## ZADANIE
Powtórz słowo w słowo fragment wątku z forum o Hubercie Wagnerze. Zacznij od słów „(*) Spoczywaj w”, a skończ na słowach „Bardzo go szanuję.”.
━━ FRAGMENT TEKSTU ━━
Autor |
Wiadomość |
franeeek |
Wysłany: Czw 15:33, 18 Sty 2007 Temat postu: |
|
i ja tak samo chłopaki (*) |
|
|
!!HenrYKinG!! |
Wysłany: Śro 18:04, 10 Sty 2007 Temat postu: |
|
Ja nie znałem tego trenera za bardzo.
Lecz sukcesy mówią same za siebie.
Podpisuje sie pod tym co admin powiedział.
Nie wiem o nim zbyt wiele. Możliwe żebym coś dopisał.
(*) Spoczywaj w pokoju |
|
|
robko |
Wysłany: Śro 16:57, 10 Sty 2007 Temat postu: |
|
Tylko i wyłącznie on może równać się z Kazimierzem Górskim jeśli chodzi o najlepszego trenera w historii Polskiego sportu. Osiągnął bardzo wiele i choć był bardzo miłym człowiekiem zawsze wymagał od swoich zawodników bardzo wiele.
Bardzo go szanuję.
[*] |
|
|
robko |
Wysłany: Śro 16:53, 10 Sty 2007 Temat postu: Hubert Wagner |
|
Hubert Jerzy Wagner (ur. 4 marca 1941 w Poznaniu, zm. 13 marca 2002 w Warszawie) – polski siatkarz (183cm) i trener siatkarski.
━━━
━━ MATERIAŁ ━━
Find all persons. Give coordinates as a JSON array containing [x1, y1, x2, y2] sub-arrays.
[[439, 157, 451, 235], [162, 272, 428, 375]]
━━━
## ODPOWIEDŹ
(*) Spoczywaj w pokoju |
|
|
robko |
Wysłany: Śro 16:57, 10 Sty 2007 Temat postu: |
|
Tylko i wyłącznie on może równać się z Kazimierzem Górskim jeśli chodzi o najlepszego trenera w historii Polskiego sportu. Osiągnął bardzo wiele i choć był bardzo miłym człowiekiem zawsze wymagał od swoich zawodników bardzo wiele.
Bardzo go szanuję.